Local Population and Environment
There are no provisions relating to social or environmental matters.
As the mining operations are subject to the laws of the Host Country,
they would be subject to the social and environmental provisions in
existing law. However, the stabilization clause referred to below means
that any improvements in the laws of the Host Country will not apply.
V. MISCELLANEOUS OTHER PROVISIONS
Confidentiality and Transparency
Usually there are confidentiality provisions in the agreement relating to
such Projects.
Choice of Law, Stabilization and Most Favored Nation Clause
The Joint Venture Agreement refers to the law of the “place of the act”

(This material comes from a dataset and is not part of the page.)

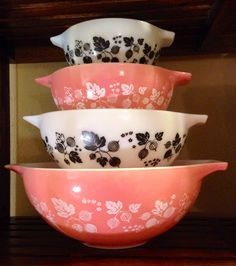 Pink and black gooseberry combo-I like the idea of mixing colors maybe pink & turqouise Vintage Dishware, Vintage Dinnerware, Vintage Dishes, Vintage Pyrex, Pyrex Display, Vintage Kitchen Accessories, Rustic Vintage Decor, Glass Ceramic, Glass Collection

• Does this refer to (i) the signing of the Joint Venture Agreement, which
took place in the Concessionaire’s home country, (ii) the performance
of the Joint Venture Agreement, which will take place in the Host
Country, or (iii) something else?
• If the governing law cannot be determined using this provision, the
Joint Venture Agreement will refer to the criteria usually used in
international commerce to decide the question.
–
Does this provide any additional guidance?
The Joint Venture Agreement provides the Joint Venture Company with
the benefits of any new laws and most favored nation treatment with
respect to any other investment contracts.
The Joint Venture Agreement also contains a stabilization clause with
respect to existing laws. This means that any improvements in the
laws of the Host Country which are burdensome to the Concessionaire
– in the environmental and social areas, or as part of the Extractive
Industries Transparency Initiative (“EITI”) – will not apply.
Termination
The Concessionaire has the right to terminate the Joint Venture
Agreement if the National Parliament of the Host Country does not
adopt a law legislating the fiscal, customs and exchange provisions of
the Joint Venture Agreement.
In the event that there are defects in the mining rights which cannot be
corrected, the Joint Venture Agreement will be cancelled. It will also be
cancelled in the event of failure to approve the Feasibility Study that
cannot be remedied by the transfer of additional mining rights to the
Concessionaire.
The Host Government and the Governmental Agency have no
termination rights if, for example, the Concessionaire fails to arrange
the financing referred to in the Joint Venture Agreement. Moreover,
there are no restrictions on the Concessionaire terminating the Joint
Venture Company and distributing its assets to its shareholders.
Transferability
No limitations are placed on the Concessionaire from transferring all or
part of its interest.
Conclusion
I thank you for your attention and
participation and hope that you have found
these lectures to be interesting. As I stated
at the beginning of this course, the purpose
of the lecture was not to explain what legal
provisions would apply to particular
agreements in particular countries but to
consider certain questions which may arise
in a variety of cross border transactions.